* Excerpts from spatial question data
====

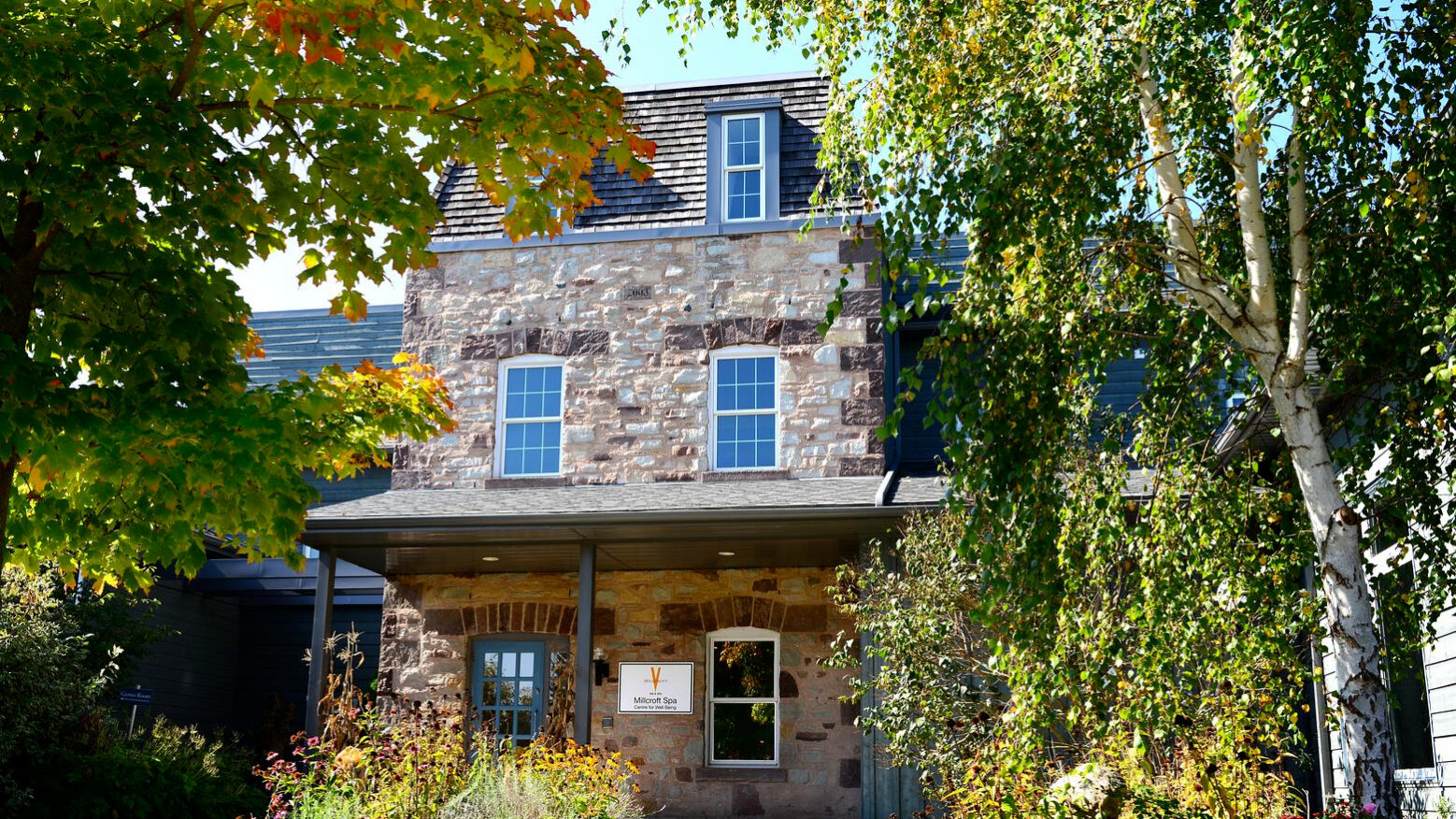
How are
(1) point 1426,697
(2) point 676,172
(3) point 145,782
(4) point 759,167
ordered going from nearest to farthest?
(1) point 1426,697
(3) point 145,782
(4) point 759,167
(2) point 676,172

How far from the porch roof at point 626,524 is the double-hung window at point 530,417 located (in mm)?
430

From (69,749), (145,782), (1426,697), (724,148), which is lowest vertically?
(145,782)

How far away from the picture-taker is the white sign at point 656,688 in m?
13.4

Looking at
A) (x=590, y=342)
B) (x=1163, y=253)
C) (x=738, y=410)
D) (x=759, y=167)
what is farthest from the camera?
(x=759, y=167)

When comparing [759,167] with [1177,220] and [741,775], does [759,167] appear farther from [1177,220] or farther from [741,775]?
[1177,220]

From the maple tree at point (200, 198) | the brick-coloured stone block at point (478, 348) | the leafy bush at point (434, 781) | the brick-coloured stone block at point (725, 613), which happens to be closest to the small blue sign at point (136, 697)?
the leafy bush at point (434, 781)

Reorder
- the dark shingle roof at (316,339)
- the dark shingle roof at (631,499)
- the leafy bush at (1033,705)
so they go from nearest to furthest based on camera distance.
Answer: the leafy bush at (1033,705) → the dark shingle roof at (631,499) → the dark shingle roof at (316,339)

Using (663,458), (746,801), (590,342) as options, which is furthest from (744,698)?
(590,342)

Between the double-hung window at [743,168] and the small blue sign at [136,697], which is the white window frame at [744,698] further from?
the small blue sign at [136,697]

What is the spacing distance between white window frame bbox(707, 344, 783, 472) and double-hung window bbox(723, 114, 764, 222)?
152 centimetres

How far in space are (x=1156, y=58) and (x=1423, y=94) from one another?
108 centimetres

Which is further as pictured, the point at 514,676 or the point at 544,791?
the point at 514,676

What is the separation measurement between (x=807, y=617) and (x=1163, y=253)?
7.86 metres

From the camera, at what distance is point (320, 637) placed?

====

* Your task
Copy out every item above word for word, leaving out the pictures.

* Full solution
How are
(1) point 1426,697
(2) point 676,172
(3) point 145,782
(4) point 759,167
ordered going from nearest to farthest?
(1) point 1426,697
(3) point 145,782
(4) point 759,167
(2) point 676,172

How far from the porch roof at point 626,524 is the double-hung window at point 530,417 located (in mm)?
430

From (69,749), (145,782), (1426,697), (724,148), which is lowest vertically?
(145,782)

How far away from the picture-taker is the white sign at point 656,688 in m?
13.4

Looking at
A) (x=590, y=342)
B) (x=1163, y=253)
C) (x=738, y=410)
D) (x=759, y=167)
what is farthest from the camera?
(x=759, y=167)

When comparing [759,167] with [1177,220] and [741,775], does [759,167] appear farther from [1177,220] or farther from [741,775]?
[1177,220]

From the maple tree at point (200, 198) | the brick-coloured stone block at point (478, 348) | the leafy bush at point (434, 781) | the brick-coloured stone block at point (725, 613), which happens to be closest to the small blue sign at point (136, 697)?
the leafy bush at point (434, 781)

Reorder
- the dark shingle roof at (316,339)
- the dark shingle roof at (631,499)
- the leafy bush at (1033,705)
so they go from nearest to furthest based on camera distance.
Answer: the leafy bush at (1033,705) → the dark shingle roof at (631,499) → the dark shingle roof at (316,339)

Using (663,458), (746,801), (590,342) as options, which is furthest from (744,698)?
(590,342)

Between the double-hung window at [743,168] and the small blue sign at [136,697], which is the white window frame at [744,698] further from?
the small blue sign at [136,697]

What is the spacing distance between white window frame bbox(707, 344, 783, 472) and double-hung window bbox(723, 114, 764, 222)?
152 centimetres

How far in space are (x=1156, y=58) and (x=1423, y=94) from one another?
108 centimetres

Which is further as pictured, the point at 514,676 or the point at 544,791?
the point at 514,676

What is the separation measurement between (x=807, y=617) and (x=1163, y=253)?
7.86 metres

From the camera, at what distance is point (320, 637) placed?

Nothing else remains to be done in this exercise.